The FANCM protein is known to interact with several different proteins to execute its various cellular functions.26 In order to evaluate whether the inhibition of other proteins that interact with FANCM results in increased AAV-HR-mediated TI levels, we first analyzed whether proteins known to interact with FANCM (Figure S5A) were also enriched in the HAP1 screen. We identified the RecQ-mediated genome instability 1 (RMI1) and FANCF genes (Table S1). The former gene product is part of the Bloom DNA helicase (BLM)-topoisomerase IIIα (TOP3A)-RMI (BTR) dissolvase complex and was more enriched in the screen than the FANCF gene (Table S1). Based on this observation, we used the same workflow as described for FANCM (Figure 2A). We generated RMI1 HAP1 knockout cells and selected two clones for further analysis (RMI1#D10, 2-bp deletion; RMI1#E5, 61-bp insertion) (Figure S5B). Their full knockout was confirmed by western blot (Figure 3A). After transduction with the AAV-GAPDH(Hap1)-2A-GFP vector, an ∼3-fold increase in TI compared to wild-type cells was detected (Figure 3B; Figure S5C).

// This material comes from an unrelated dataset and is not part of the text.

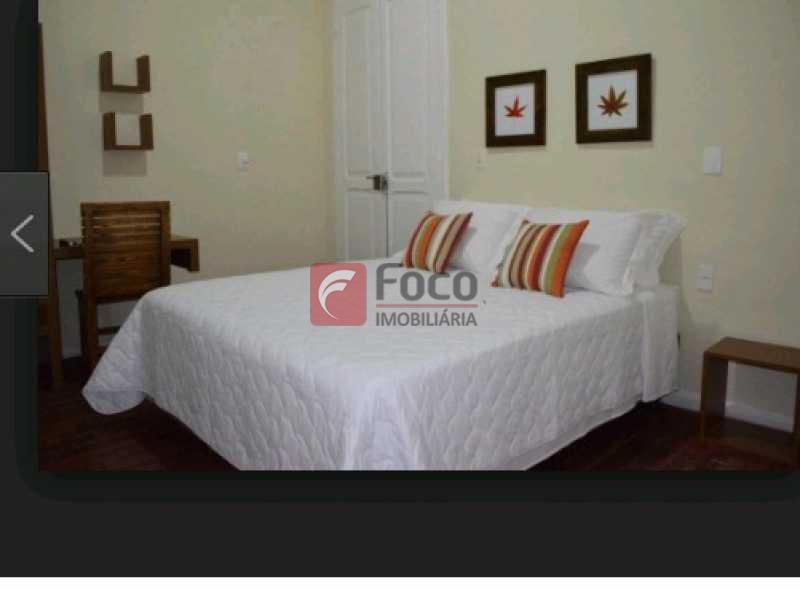 QUARTO SUÍTE 2 - Hotel à venda Rua Joaquim Murtinho,Santa Teresa, Rio de Janeiro - R$ 1.160.000 - FLHT130001 - 17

We verified the enhanced RM1-mediated TI in HeLa cells by generating a pool of knockouts using the CRISPR-Cas9 system with two different sgRNAs for exon 1 of RMI1 (indel frequency was found to be approximately 46% and 49% for each guide by TIDE;25 Figures S6A and S6B) followed by AAV-GAPDH(HeLa)-2A-GFP vector transduction. Similar to the data obtained with the FANCM protein knockout, AAV-HR-mediated TI was increased ∼7-fold compared to sgRNA-scramble control-treated cells (Figure 3C; Figure S6C).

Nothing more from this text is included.